The US Congress never adopted a data retention mandate, although the Federal Communications Commission has long required telephone companies to retain 18 months of all phone calling records. If a US communications provider wants to serve the British market, it will need a data retention program to comply with the IP Act. And if the provider offers Internet access, the program must include ICRs.

To develop a data retention program, the service provider must answer many questions. What data elements are covered by the law? In what type of database should the information be stored? Under what circumstances should the records be disclosed? To which government agencies? By what deadlines? With what potential liability for an inadequate disclosure? How should the data be stored to prevent unauthorized access? Should the provider keep records of data disclosures in case a subscriber later complains of an over-disclosure? Are any special privacy sensitivities raised by the storage of ICRs? How should the data retention program be explained in the privacy statement posted on the provider’s web site?

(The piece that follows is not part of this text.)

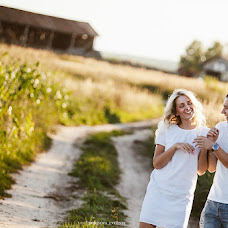 Wedding photographer Evgeniya Borisova (Jennechka). Photo of 23.10.2014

Will the compliance effort entitle the provider to government cost recovery?

To be sure, complying with a data retention mandate is a complex and legally sensitive task. The addition of ICRs adds a new complication.

Will other nations adopt data retention mandates that cover Internet records?

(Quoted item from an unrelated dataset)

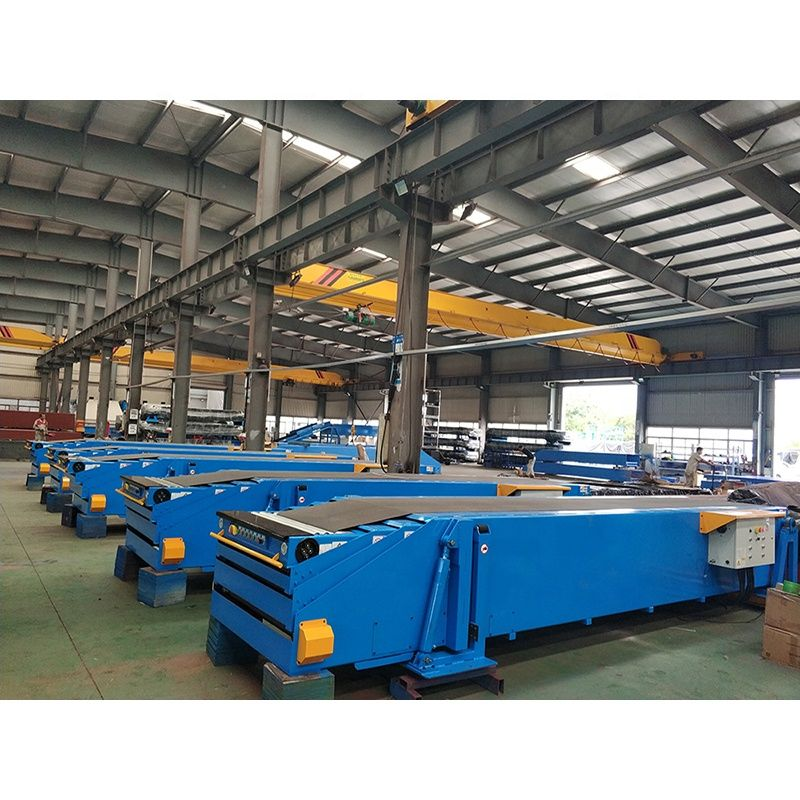 Hot sales telescopic light conveyor belt with wheel table for box loading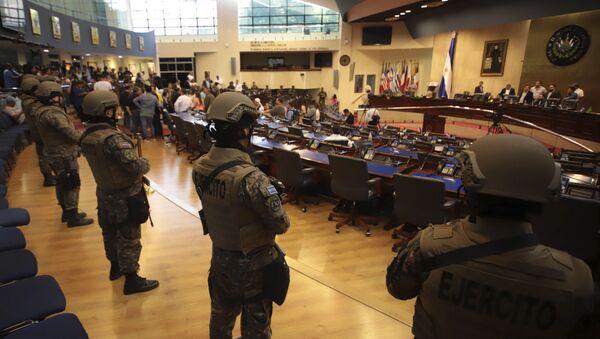 Ocupación militar del Parlamento de El Salvador - Sputnik Mundo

Now that Great Britain has adopted a data retention mandate covering Internet access records, will other nations follow suit? Law enforcement agencies have reported that terrorists and criminals exploit Internet access for a variety of purposes, including not only communications but propaganda, incitement, recruiting, training, fundraising, unauthorized surveillance, and a growing volume of cyber-crime. Saving the Internet records of these activities would presumably help catch the perpetrators.

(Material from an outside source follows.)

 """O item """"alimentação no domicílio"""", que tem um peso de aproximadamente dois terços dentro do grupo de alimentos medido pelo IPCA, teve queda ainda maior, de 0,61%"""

On the other hand, the European Court of Justice may soon limit the scope of EU data retention mandates. The Court’s Advocate General issued a “preliminary finding” on the data retention issue in July. In his opinion, he said data retention should be used only for investigations of “serious crimes.” The Court itself is expected to issue a binding decision on the subject very soon.

If the Court limits EU data retention mandates to serious crimes, the IP Act will suddenly fall out of compliance. At that point the UK will be forced to amend the IP Act. It would not need to drop the ICR part of the mandate.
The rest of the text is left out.